--- START Task inputs ---

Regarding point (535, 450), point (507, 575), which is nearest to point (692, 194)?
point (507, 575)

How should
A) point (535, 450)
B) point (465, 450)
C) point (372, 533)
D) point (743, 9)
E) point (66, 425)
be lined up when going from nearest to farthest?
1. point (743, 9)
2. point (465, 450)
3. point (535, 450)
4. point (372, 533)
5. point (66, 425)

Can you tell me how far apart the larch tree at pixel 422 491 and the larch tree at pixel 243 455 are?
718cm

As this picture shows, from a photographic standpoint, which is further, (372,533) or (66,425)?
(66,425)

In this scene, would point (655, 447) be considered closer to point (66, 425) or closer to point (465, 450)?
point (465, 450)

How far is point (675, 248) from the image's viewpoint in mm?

--- END Task inputs ---

## Given request
Could you put every line above into a JSON list of strings, with one string per line and any blank lines left out?

## Exercise solution
[
  "Regarding point (535, 450), point (507, 575), which is nearest to point (692, 194)?",
  "point (507, 575)",
  "How should",
  "A) point (535, 450)",
  "B) point (465, 450)",
  "C) point (372, 533)",
  "D) point (743, 9)",
  "E) point (66, 425)",
  "be lined up when going from nearest to farthest?",
  "1. point (743, 9)",
  "2. point (465, 450)",
  "3. point (535, 450)",
  "4. point (372, 533)",
  "5. point (66, 425)",
  "Can you tell me how far apart the larch tree at pixel 422 491 and the larch tree at pixel 243 455 are?",
  "718cm",
  "As this picture shows, from a photographic standpoint, which is further, (372,533) or (66,425)?",
  "(66,425)",
  "In this scene, would point (655, 447) be considered closer to point (66, 425) or closer to point (465, 450)?",
  "point (465, 450)",
  "How far is point (675, 248) from the image's viewpoint in mm?"
]